# GIVEN REQUEST
Find every line in the material that contains the string "instances" and copy each of those lines. Case counts.

── INPUT MATERIAL

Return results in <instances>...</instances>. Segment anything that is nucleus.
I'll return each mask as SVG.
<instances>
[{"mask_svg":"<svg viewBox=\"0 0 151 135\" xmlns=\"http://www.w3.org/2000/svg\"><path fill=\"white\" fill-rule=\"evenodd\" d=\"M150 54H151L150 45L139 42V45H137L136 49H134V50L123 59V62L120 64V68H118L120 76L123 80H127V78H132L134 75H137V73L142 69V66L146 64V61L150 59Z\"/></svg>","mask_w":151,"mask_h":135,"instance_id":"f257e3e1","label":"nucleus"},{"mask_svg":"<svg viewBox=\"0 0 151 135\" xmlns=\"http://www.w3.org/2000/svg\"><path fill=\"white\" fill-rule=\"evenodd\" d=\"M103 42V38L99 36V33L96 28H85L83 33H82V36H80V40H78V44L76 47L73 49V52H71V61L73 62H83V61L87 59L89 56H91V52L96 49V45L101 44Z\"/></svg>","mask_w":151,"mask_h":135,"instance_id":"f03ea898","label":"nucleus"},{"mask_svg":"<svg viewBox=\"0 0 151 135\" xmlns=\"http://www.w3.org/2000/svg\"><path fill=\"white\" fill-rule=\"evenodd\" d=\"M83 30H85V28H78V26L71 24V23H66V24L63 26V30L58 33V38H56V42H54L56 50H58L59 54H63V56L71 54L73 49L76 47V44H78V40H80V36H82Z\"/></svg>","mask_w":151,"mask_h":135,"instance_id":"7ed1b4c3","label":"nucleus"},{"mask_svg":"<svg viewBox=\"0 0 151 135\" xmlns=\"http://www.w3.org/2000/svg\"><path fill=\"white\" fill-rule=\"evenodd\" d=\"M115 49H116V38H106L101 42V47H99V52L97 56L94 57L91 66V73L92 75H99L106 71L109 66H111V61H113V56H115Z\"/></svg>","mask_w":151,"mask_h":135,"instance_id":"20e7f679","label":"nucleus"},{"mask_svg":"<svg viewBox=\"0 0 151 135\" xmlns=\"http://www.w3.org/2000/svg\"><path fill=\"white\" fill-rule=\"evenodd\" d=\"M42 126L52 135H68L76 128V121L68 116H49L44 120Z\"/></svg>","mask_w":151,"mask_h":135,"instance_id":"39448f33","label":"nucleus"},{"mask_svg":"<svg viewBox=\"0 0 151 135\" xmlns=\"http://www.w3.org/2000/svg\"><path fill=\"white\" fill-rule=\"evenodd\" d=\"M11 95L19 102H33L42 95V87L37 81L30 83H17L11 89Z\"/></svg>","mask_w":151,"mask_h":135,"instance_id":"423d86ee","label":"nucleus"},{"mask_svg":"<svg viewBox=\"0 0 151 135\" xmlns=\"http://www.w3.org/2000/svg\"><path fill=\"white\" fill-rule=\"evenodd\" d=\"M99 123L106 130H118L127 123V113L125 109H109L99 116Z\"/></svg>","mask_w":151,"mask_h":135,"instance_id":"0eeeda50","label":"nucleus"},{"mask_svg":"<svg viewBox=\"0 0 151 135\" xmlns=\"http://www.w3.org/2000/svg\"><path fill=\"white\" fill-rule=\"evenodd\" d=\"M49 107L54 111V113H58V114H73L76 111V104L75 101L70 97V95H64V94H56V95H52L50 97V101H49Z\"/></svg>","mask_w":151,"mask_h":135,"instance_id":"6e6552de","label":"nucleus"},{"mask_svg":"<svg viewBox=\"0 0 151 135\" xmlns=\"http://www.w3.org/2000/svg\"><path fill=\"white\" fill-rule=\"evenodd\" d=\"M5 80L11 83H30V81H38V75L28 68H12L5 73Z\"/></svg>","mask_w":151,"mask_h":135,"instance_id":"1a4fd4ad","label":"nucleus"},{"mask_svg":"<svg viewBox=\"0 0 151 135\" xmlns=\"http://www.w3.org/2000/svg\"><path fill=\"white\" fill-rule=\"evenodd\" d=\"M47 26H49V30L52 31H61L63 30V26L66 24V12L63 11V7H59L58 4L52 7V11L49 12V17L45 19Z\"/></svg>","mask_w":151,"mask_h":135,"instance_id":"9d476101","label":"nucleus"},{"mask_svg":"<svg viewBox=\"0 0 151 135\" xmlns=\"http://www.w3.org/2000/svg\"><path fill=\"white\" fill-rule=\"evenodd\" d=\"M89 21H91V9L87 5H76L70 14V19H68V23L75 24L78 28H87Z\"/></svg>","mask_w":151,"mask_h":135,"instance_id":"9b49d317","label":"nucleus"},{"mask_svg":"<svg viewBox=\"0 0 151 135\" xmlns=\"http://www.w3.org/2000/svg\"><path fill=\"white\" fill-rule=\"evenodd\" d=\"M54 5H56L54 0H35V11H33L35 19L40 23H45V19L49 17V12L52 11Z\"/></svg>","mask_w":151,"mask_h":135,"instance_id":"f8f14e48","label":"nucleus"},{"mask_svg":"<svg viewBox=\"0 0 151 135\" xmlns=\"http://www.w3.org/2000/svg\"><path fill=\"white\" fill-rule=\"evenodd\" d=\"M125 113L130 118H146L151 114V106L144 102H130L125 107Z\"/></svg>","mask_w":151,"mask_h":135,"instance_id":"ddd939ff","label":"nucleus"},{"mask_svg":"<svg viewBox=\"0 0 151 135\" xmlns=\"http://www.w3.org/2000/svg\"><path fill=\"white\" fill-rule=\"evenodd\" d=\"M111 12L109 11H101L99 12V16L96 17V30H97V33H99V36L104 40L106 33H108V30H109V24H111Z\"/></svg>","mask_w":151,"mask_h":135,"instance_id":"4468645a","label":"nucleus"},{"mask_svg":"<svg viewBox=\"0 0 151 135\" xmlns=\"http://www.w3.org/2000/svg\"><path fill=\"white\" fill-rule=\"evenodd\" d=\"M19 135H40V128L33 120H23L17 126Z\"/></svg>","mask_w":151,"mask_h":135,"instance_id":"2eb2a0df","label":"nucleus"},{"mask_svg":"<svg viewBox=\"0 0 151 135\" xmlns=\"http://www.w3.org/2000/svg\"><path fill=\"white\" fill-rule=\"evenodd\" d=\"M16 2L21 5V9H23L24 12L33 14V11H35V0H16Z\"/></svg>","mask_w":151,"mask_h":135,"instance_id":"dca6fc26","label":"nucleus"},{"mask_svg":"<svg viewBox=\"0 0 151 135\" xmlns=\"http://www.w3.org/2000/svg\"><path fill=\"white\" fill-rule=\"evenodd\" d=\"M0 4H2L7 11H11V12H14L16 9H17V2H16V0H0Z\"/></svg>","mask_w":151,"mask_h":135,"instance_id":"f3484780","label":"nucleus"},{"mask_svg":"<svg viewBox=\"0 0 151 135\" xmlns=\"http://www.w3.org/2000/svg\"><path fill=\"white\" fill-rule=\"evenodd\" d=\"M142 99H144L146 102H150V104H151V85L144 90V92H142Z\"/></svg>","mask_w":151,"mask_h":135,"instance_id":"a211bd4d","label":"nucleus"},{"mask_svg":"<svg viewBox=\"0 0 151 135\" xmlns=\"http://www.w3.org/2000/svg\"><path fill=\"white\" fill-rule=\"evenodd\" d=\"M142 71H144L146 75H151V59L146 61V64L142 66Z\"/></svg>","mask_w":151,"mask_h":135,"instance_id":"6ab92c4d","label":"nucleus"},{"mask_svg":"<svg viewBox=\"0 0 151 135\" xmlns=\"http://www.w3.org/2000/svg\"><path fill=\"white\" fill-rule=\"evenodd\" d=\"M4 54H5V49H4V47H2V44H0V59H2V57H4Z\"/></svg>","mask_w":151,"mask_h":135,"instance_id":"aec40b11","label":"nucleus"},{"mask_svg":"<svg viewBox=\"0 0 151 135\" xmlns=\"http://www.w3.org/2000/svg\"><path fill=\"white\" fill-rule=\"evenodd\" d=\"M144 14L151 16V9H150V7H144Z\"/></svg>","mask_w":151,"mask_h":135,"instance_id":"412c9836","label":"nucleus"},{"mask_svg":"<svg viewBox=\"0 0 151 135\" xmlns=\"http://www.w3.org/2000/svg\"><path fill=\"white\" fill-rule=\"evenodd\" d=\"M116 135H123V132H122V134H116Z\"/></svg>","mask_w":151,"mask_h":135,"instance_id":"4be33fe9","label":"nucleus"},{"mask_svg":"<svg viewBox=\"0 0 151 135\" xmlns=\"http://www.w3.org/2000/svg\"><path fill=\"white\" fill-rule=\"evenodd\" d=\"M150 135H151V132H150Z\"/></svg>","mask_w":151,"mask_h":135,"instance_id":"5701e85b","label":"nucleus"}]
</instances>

────

# REPLY TO THE EXERCISE
Return results in <instances>...</instances>. Segment anything that is nucleus.
<instances>
</instances>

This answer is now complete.